> _Document excerpt_

>> start

Rion Lister, a senior women and gender studies major, used to work at Hannaford and doesn’t think there are major price differences. Lister also noted that there wasn’t much time in between classes, so he felt grabbing a sandwich or salad at the cafe was more convenient.

Nick Kenney, a junior finance major, was stocking up with a chicken caesar salad, a bowl of noodles and some side items on Tuesday night just before his meal plan was set to expire. He thought that the food was a little expensive but since he has a meal plan, he was putting it to good use.

“[Dinner is] like $15 without the meal plan; I could eat a whole chinese buffet for that,” Kenney said.

Kenney also searched for a few healthy options, noting that the cafeterias have salad but it’s difficult to fill up on. The redundant food options sometimes left him groaning.

“Ugh, not another burger,” said Kenney.

Kenny shared his costly bounty with his friend Jessica Avery, a junior criminology major, who no longer had a meal plan. Avery said that she shops at Hannaford all the time but was perfectly content sharing one of Kenney’s meals.

In the end, they both agreed that it was cheaper to just pack a peanut butter sandwich and plan their meals ahead.

>> end

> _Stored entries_
>> start

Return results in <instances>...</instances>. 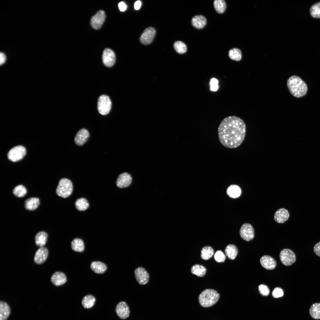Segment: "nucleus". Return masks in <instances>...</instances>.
Listing matches in <instances>:
<instances>
[{"instance_id": "obj_24", "label": "nucleus", "mask_w": 320, "mask_h": 320, "mask_svg": "<svg viewBox=\"0 0 320 320\" xmlns=\"http://www.w3.org/2000/svg\"><path fill=\"white\" fill-rule=\"evenodd\" d=\"M90 267L95 273L99 274L103 273L107 269L106 265L104 263L98 261H94L92 262Z\"/></svg>"}, {"instance_id": "obj_8", "label": "nucleus", "mask_w": 320, "mask_h": 320, "mask_svg": "<svg viewBox=\"0 0 320 320\" xmlns=\"http://www.w3.org/2000/svg\"><path fill=\"white\" fill-rule=\"evenodd\" d=\"M135 276L137 282L141 285H144L148 283L150 279L149 274L144 268L139 267L134 271Z\"/></svg>"}, {"instance_id": "obj_12", "label": "nucleus", "mask_w": 320, "mask_h": 320, "mask_svg": "<svg viewBox=\"0 0 320 320\" xmlns=\"http://www.w3.org/2000/svg\"><path fill=\"white\" fill-rule=\"evenodd\" d=\"M102 60L104 65L108 67L112 66L116 61V56L113 51L109 48H106L104 51Z\"/></svg>"}, {"instance_id": "obj_41", "label": "nucleus", "mask_w": 320, "mask_h": 320, "mask_svg": "<svg viewBox=\"0 0 320 320\" xmlns=\"http://www.w3.org/2000/svg\"><path fill=\"white\" fill-rule=\"evenodd\" d=\"M272 295L275 298L281 297L283 295L284 291L281 288L277 287L273 289Z\"/></svg>"}, {"instance_id": "obj_36", "label": "nucleus", "mask_w": 320, "mask_h": 320, "mask_svg": "<svg viewBox=\"0 0 320 320\" xmlns=\"http://www.w3.org/2000/svg\"><path fill=\"white\" fill-rule=\"evenodd\" d=\"M174 47L177 52L179 54H183L187 50V47L186 44L182 41H177L174 44Z\"/></svg>"}, {"instance_id": "obj_7", "label": "nucleus", "mask_w": 320, "mask_h": 320, "mask_svg": "<svg viewBox=\"0 0 320 320\" xmlns=\"http://www.w3.org/2000/svg\"><path fill=\"white\" fill-rule=\"evenodd\" d=\"M26 150L25 148L21 145H18L14 147L8 153V159L11 161L16 162L21 159L25 155Z\"/></svg>"}, {"instance_id": "obj_25", "label": "nucleus", "mask_w": 320, "mask_h": 320, "mask_svg": "<svg viewBox=\"0 0 320 320\" xmlns=\"http://www.w3.org/2000/svg\"><path fill=\"white\" fill-rule=\"evenodd\" d=\"M228 195L233 198H236L239 197L241 193L240 187L235 185H232L228 187L227 190Z\"/></svg>"}, {"instance_id": "obj_44", "label": "nucleus", "mask_w": 320, "mask_h": 320, "mask_svg": "<svg viewBox=\"0 0 320 320\" xmlns=\"http://www.w3.org/2000/svg\"><path fill=\"white\" fill-rule=\"evenodd\" d=\"M0 64L1 65L5 62L6 60V57L4 53L1 52L0 54Z\"/></svg>"}, {"instance_id": "obj_21", "label": "nucleus", "mask_w": 320, "mask_h": 320, "mask_svg": "<svg viewBox=\"0 0 320 320\" xmlns=\"http://www.w3.org/2000/svg\"><path fill=\"white\" fill-rule=\"evenodd\" d=\"M40 204L39 199L37 197H31L25 201V207L28 210L33 211L36 209Z\"/></svg>"}, {"instance_id": "obj_18", "label": "nucleus", "mask_w": 320, "mask_h": 320, "mask_svg": "<svg viewBox=\"0 0 320 320\" xmlns=\"http://www.w3.org/2000/svg\"><path fill=\"white\" fill-rule=\"evenodd\" d=\"M289 216L288 211L284 208H280L277 210L274 215L275 220L277 223H282L286 222Z\"/></svg>"}, {"instance_id": "obj_14", "label": "nucleus", "mask_w": 320, "mask_h": 320, "mask_svg": "<svg viewBox=\"0 0 320 320\" xmlns=\"http://www.w3.org/2000/svg\"><path fill=\"white\" fill-rule=\"evenodd\" d=\"M115 311L118 316L122 319L127 318L129 315V307L126 303L124 301L120 302L117 304Z\"/></svg>"}, {"instance_id": "obj_35", "label": "nucleus", "mask_w": 320, "mask_h": 320, "mask_svg": "<svg viewBox=\"0 0 320 320\" xmlns=\"http://www.w3.org/2000/svg\"><path fill=\"white\" fill-rule=\"evenodd\" d=\"M228 55L231 59L235 61H239L242 58L241 52L237 48L230 49L229 51Z\"/></svg>"}, {"instance_id": "obj_39", "label": "nucleus", "mask_w": 320, "mask_h": 320, "mask_svg": "<svg viewBox=\"0 0 320 320\" xmlns=\"http://www.w3.org/2000/svg\"><path fill=\"white\" fill-rule=\"evenodd\" d=\"M210 85V89L212 91L215 92L217 91L219 88L218 81L216 78H212L209 82Z\"/></svg>"}, {"instance_id": "obj_6", "label": "nucleus", "mask_w": 320, "mask_h": 320, "mask_svg": "<svg viewBox=\"0 0 320 320\" xmlns=\"http://www.w3.org/2000/svg\"><path fill=\"white\" fill-rule=\"evenodd\" d=\"M279 257L282 263L287 266L292 265L296 261V258L294 252L288 249H282L280 252Z\"/></svg>"}, {"instance_id": "obj_42", "label": "nucleus", "mask_w": 320, "mask_h": 320, "mask_svg": "<svg viewBox=\"0 0 320 320\" xmlns=\"http://www.w3.org/2000/svg\"><path fill=\"white\" fill-rule=\"evenodd\" d=\"M313 250L316 255L320 257V241L314 246Z\"/></svg>"}, {"instance_id": "obj_29", "label": "nucleus", "mask_w": 320, "mask_h": 320, "mask_svg": "<svg viewBox=\"0 0 320 320\" xmlns=\"http://www.w3.org/2000/svg\"><path fill=\"white\" fill-rule=\"evenodd\" d=\"M191 271L193 274L201 277L205 275L207 270L205 267L202 265L195 264L191 267Z\"/></svg>"}, {"instance_id": "obj_23", "label": "nucleus", "mask_w": 320, "mask_h": 320, "mask_svg": "<svg viewBox=\"0 0 320 320\" xmlns=\"http://www.w3.org/2000/svg\"><path fill=\"white\" fill-rule=\"evenodd\" d=\"M9 306L6 302H0V320H6L10 313Z\"/></svg>"}, {"instance_id": "obj_40", "label": "nucleus", "mask_w": 320, "mask_h": 320, "mask_svg": "<svg viewBox=\"0 0 320 320\" xmlns=\"http://www.w3.org/2000/svg\"><path fill=\"white\" fill-rule=\"evenodd\" d=\"M259 290L260 293L264 296H268L270 292L268 287L267 286L263 284L259 286Z\"/></svg>"}, {"instance_id": "obj_27", "label": "nucleus", "mask_w": 320, "mask_h": 320, "mask_svg": "<svg viewBox=\"0 0 320 320\" xmlns=\"http://www.w3.org/2000/svg\"><path fill=\"white\" fill-rule=\"evenodd\" d=\"M71 247L73 250L78 252H82L84 249V244L83 241L79 238H75L72 241Z\"/></svg>"}, {"instance_id": "obj_3", "label": "nucleus", "mask_w": 320, "mask_h": 320, "mask_svg": "<svg viewBox=\"0 0 320 320\" xmlns=\"http://www.w3.org/2000/svg\"><path fill=\"white\" fill-rule=\"evenodd\" d=\"M219 297V294L216 290L207 289L203 291L199 295V302L202 306L208 307L215 304Z\"/></svg>"}, {"instance_id": "obj_13", "label": "nucleus", "mask_w": 320, "mask_h": 320, "mask_svg": "<svg viewBox=\"0 0 320 320\" xmlns=\"http://www.w3.org/2000/svg\"><path fill=\"white\" fill-rule=\"evenodd\" d=\"M132 180V177L129 174L124 172L118 176L116 181V185L117 187L120 188L127 187L130 185Z\"/></svg>"}, {"instance_id": "obj_10", "label": "nucleus", "mask_w": 320, "mask_h": 320, "mask_svg": "<svg viewBox=\"0 0 320 320\" xmlns=\"http://www.w3.org/2000/svg\"><path fill=\"white\" fill-rule=\"evenodd\" d=\"M105 17L103 10L98 11L91 19L90 23L92 27L95 30L100 28L104 22Z\"/></svg>"}, {"instance_id": "obj_19", "label": "nucleus", "mask_w": 320, "mask_h": 320, "mask_svg": "<svg viewBox=\"0 0 320 320\" xmlns=\"http://www.w3.org/2000/svg\"><path fill=\"white\" fill-rule=\"evenodd\" d=\"M52 282L57 286L64 284L67 281L66 277L63 272L57 271L54 273L51 278Z\"/></svg>"}, {"instance_id": "obj_17", "label": "nucleus", "mask_w": 320, "mask_h": 320, "mask_svg": "<svg viewBox=\"0 0 320 320\" xmlns=\"http://www.w3.org/2000/svg\"><path fill=\"white\" fill-rule=\"evenodd\" d=\"M260 262L262 266L268 270H272L275 268L276 265V262L275 260L269 255L262 256L260 259Z\"/></svg>"}, {"instance_id": "obj_28", "label": "nucleus", "mask_w": 320, "mask_h": 320, "mask_svg": "<svg viewBox=\"0 0 320 320\" xmlns=\"http://www.w3.org/2000/svg\"><path fill=\"white\" fill-rule=\"evenodd\" d=\"M95 302V297L92 295H88L83 298L81 303L83 306L85 308H90L94 305Z\"/></svg>"}, {"instance_id": "obj_34", "label": "nucleus", "mask_w": 320, "mask_h": 320, "mask_svg": "<svg viewBox=\"0 0 320 320\" xmlns=\"http://www.w3.org/2000/svg\"><path fill=\"white\" fill-rule=\"evenodd\" d=\"M214 5L216 11L219 13H223L226 7V2L224 0H215Z\"/></svg>"}, {"instance_id": "obj_30", "label": "nucleus", "mask_w": 320, "mask_h": 320, "mask_svg": "<svg viewBox=\"0 0 320 320\" xmlns=\"http://www.w3.org/2000/svg\"><path fill=\"white\" fill-rule=\"evenodd\" d=\"M214 251L213 249L209 246H205L202 248L201 251V257L203 260H206L210 259L213 255Z\"/></svg>"}, {"instance_id": "obj_32", "label": "nucleus", "mask_w": 320, "mask_h": 320, "mask_svg": "<svg viewBox=\"0 0 320 320\" xmlns=\"http://www.w3.org/2000/svg\"><path fill=\"white\" fill-rule=\"evenodd\" d=\"M27 192L26 187L22 185H19L16 186L12 191L13 194L18 198L23 197L26 195Z\"/></svg>"}, {"instance_id": "obj_2", "label": "nucleus", "mask_w": 320, "mask_h": 320, "mask_svg": "<svg viewBox=\"0 0 320 320\" xmlns=\"http://www.w3.org/2000/svg\"><path fill=\"white\" fill-rule=\"evenodd\" d=\"M287 85L290 93L295 97H303L307 92L306 84L298 76L293 75L289 77L287 80Z\"/></svg>"}, {"instance_id": "obj_4", "label": "nucleus", "mask_w": 320, "mask_h": 320, "mask_svg": "<svg viewBox=\"0 0 320 320\" xmlns=\"http://www.w3.org/2000/svg\"><path fill=\"white\" fill-rule=\"evenodd\" d=\"M73 185L72 182L69 179L63 178L60 180L57 186L56 192L59 196L66 198L72 193Z\"/></svg>"}, {"instance_id": "obj_1", "label": "nucleus", "mask_w": 320, "mask_h": 320, "mask_svg": "<svg viewBox=\"0 0 320 320\" xmlns=\"http://www.w3.org/2000/svg\"><path fill=\"white\" fill-rule=\"evenodd\" d=\"M218 132L219 140L223 146L228 148H235L239 146L244 140L246 125L240 118L229 116L220 122Z\"/></svg>"}, {"instance_id": "obj_9", "label": "nucleus", "mask_w": 320, "mask_h": 320, "mask_svg": "<svg viewBox=\"0 0 320 320\" xmlns=\"http://www.w3.org/2000/svg\"><path fill=\"white\" fill-rule=\"evenodd\" d=\"M240 235L244 240L249 241L254 237V231L252 226L248 223H245L241 226L239 231Z\"/></svg>"}, {"instance_id": "obj_26", "label": "nucleus", "mask_w": 320, "mask_h": 320, "mask_svg": "<svg viewBox=\"0 0 320 320\" xmlns=\"http://www.w3.org/2000/svg\"><path fill=\"white\" fill-rule=\"evenodd\" d=\"M226 255L231 260L234 259L236 257L238 249L233 244H229L226 247L225 250Z\"/></svg>"}, {"instance_id": "obj_37", "label": "nucleus", "mask_w": 320, "mask_h": 320, "mask_svg": "<svg viewBox=\"0 0 320 320\" xmlns=\"http://www.w3.org/2000/svg\"><path fill=\"white\" fill-rule=\"evenodd\" d=\"M310 13L313 17L320 18V2L314 4L311 7Z\"/></svg>"}, {"instance_id": "obj_22", "label": "nucleus", "mask_w": 320, "mask_h": 320, "mask_svg": "<svg viewBox=\"0 0 320 320\" xmlns=\"http://www.w3.org/2000/svg\"><path fill=\"white\" fill-rule=\"evenodd\" d=\"M48 238L47 233L44 231L38 232L35 237L36 244L40 247H43L46 244Z\"/></svg>"}, {"instance_id": "obj_16", "label": "nucleus", "mask_w": 320, "mask_h": 320, "mask_svg": "<svg viewBox=\"0 0 320 320\" xmlns=\"http://www.w3.org/2000/svg\"><path fill=\"white\" fill-rule=\"evenodd\" d=\"M89 137L88 131L84 128L81 129L77 133L74 138V142L77 145L81 146L87 141Z\"/></svg>"}, {"instance_id": "obj_33", "label": "nucleus", "mask_w": 320, "mask_h": 320, "mask_svg": "<svg viewBox=\"0 0 320 320\" xmlns=\"http://www.w3.org/2000/svg\"><path fill=\"white\" fill-rule=\"evenodd\" d=\"M75 205L76 208L81 211L86 210L89 206L87 200L83 198L77 199L75 202Z\"/></svg>"}, {"instance_id": "obj_15", "label": "nucleus", "mask_w": 320, "mask_h": 320, "mask_svg": "<svg viewBox=\"0 0 320 320\" xmlns=\"http://www.w3.org/2000/svg\"><path fill=\"white\" fill-rule=\"evenodd\" d=\"M48 254V251L47 248L40 247L35 253L34 258V262L38 264L43 263L46 260Z\"/></svg>"}, {"instance_id": "obj_5", "label": "nucleus", "mask_w": 320, "mask_h": 320, "mask_svg": "<svg viewBox=\"0 0 320 320\" xmlns=\"http://www.w3.org/2000/svg\"><path fill=\"white\" fill-rule=\"evenodd\" d=\"M111 102L107 95H103L99 98L97 102V109L99 112L103 115L108 114L111 108Z\"/></svg>"}, {"instance_id": "obj_20", "label": "nucleus", "mask_w": 320, "mask_h": 320, "mask_svg": "<svg viewBox=\"0 0 320 320\" xmlns=\"http://www.w3.org/2000/svg\"><path fill=\"white\" fill-rule=\"evenodd\" d=\"M191 22L193 27L196 28L200 29L203 28L206 25L207 21L204 16L197 15L192 18Z\"/></svg>"}, {"instance_id": "obj_45", "label": "nucleus", "mask_w": 320, "mask_h": 320, "mask_svg": "<svg viewBox=\"0 0 320 320\" xmlns=\"http://www.w3.org/2000/svg\"><path fill=\"white\" fill-rule=\"evenodd\" d=\"M141 3L140 1H137L134 4V8L135 10L139 9L141 6Z\"/></svg>"}, {"instance_id": "obj_43", "label": "nucleus", "mask_w": 320, "mask_h": 320, "mask_svg": "<svg viewBox=\"0 0 320 320\" xmlns=\"http://www.w3.org/2000/svg\"><path fill=\"white\" fill-rule=\"evenodd\" d=\"M118 7L119 10L121 12L125 11L127 8L126 5L123 1L119 3Z\"/></svg>"}, {"instance_id": "obj_11", "label": "nucleus", "mask_w": 320, "mask_h": 320, "mask_svg": "<svg viewBox=\"0 0 320 320\" xmlns=\"http://www.w3.org/2000/svg\"><path fill=\"white\" fill-rule=\"evenodd\" d=\"M156 34L154 28L149 27L146 28L140 37V42L144 45H148L153 41Z\"/></svg>"}, {"instance_id": "obj_31", "label": "nucleus", "mask_w": 320, "mask_h": 320, "mask_svg": "<svg viewBox=\"0 0 320 320\" xmlns=\"http://www.w3.org/2000/svg\"><path fill=\"white\" fill-rule=\"evenodd\" d=\"M309 313L313 318L316 319H320V303L313 304L310 308Z\"/></svg>"}, {"instance_id": "obj_38", "label": "nucleus", "mask_w": 320, "mask_h": 320, "mask_svg": "<svg viewBox=\"0 0 320 320\" xmlns=\"http://www.w3.org/2000/svg\"><path fill=\"white\" fill-rule=\"evenodd\" d=\"M215 260L218 263L224 262L226 259L225 255L221 250L217 251L215 253L214 256Z\"/></svg>"}]
</instances>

>> end

> _Tasks and exercises_
[a] List every student named in the campus dining article, along with the major given for each.
[b] Reproduce the campus dining article word for word between "Nick Kenney, a" and "left him groaning.", inclusive.
[c] Write the next part of the campus dining article, picking up after its final sentence.

> _Exercise responses_
[a]
- Rion Lister, senior women and gender studies major
- Nick Kenney, junior finance major
- Jessica Avery, junior criminology major

[b]
Nick Kenney, a junior finance major, was stocking up with a chicken caesar salad, a bowl of noodles and some side items on Tuesday night just before his meal plan was set to expire. He thought that the food was a little expensive but since he has a meal plan, he was putting it to good use.

“[Dinner is] like $15 without the meal plan; I could eat a whole chinese buffet for that,” Kenney said.

Kenney also searched for a few healthy options, noting that the cafeterias have salad but it’s difficult to fill up on. The redundant food options sometimes left him groaning.

[c]
While salads and sandwiches are generally close in price at both campus dining services and Hannaford, fruit, yogurt and granola bars are not. At the Woodbury cafeteria, $1 buys you one banana. At Hannaford, that same dollar will buy you four bananas. For $1.32 you could have three yogurt cups from a variety of different flavors at Hannaford. However at USM, $1.29 gets you one cup. Granola bars are one for a buck at USM, while at Hannaford a box of 12 sets you back $2.79.

Not all students choose between Hannaford or the USM cafes. Noah Codega, a sophomore English major, said that he just eats a big breakfast and then hurries home to eat. “It’s cheaper at home,” said Codega.

Emma Steinbach, a sophomore sociology major, agreed with this sentiment.

“I think it’s [the cafeteria] expensive,” said Steinbach. “I used to have a meal plan but now I’m a commuter so I just go home to eat.”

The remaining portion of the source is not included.